- **Data shown**:
============================================================

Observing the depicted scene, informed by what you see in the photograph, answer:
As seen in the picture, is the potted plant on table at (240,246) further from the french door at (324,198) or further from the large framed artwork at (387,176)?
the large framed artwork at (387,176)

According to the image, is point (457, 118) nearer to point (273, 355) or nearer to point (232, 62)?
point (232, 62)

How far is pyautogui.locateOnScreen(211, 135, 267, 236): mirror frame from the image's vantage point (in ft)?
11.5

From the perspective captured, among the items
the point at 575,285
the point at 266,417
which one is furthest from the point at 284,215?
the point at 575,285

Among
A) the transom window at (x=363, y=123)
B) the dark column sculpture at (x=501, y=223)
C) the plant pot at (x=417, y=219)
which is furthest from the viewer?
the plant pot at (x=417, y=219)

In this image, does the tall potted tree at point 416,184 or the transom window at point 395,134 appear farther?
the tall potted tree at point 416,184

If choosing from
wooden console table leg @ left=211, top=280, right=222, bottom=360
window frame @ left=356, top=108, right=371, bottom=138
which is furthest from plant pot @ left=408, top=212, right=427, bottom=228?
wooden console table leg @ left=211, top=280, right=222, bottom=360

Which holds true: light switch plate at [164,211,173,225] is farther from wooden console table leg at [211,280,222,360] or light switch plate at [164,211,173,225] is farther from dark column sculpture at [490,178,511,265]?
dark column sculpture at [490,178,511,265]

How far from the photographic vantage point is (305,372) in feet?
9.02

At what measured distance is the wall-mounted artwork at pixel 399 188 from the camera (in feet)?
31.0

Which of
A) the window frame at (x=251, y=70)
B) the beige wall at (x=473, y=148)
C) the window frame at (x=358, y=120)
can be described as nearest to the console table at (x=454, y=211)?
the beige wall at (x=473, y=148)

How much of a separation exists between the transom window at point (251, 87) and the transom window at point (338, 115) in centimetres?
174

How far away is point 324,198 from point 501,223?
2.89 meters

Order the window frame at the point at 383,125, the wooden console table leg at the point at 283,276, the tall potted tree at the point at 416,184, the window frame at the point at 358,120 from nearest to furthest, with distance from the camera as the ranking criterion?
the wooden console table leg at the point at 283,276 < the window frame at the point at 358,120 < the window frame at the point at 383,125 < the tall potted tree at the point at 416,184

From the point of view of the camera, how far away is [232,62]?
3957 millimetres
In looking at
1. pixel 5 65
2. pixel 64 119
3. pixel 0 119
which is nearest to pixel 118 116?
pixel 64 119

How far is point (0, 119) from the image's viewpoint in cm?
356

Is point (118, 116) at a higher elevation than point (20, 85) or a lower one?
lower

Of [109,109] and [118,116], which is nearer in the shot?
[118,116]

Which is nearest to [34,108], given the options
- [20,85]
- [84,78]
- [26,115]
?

============================================================

- **Prompt**: Copy the data word for word, starting at the line that contains "Is point (118, 116)" and running through the last line of the data, including both ends.

- **Written solution**:
Is point (118, 116) at a higher elevation than point (20, 85) or a lower one?
lower

Of [109,109] and [118,116], which is nearer in the shot?
[118,116]

Which is nearest to [34,108], given the options
- [20,85]
- [84,78]
- [26,115]
?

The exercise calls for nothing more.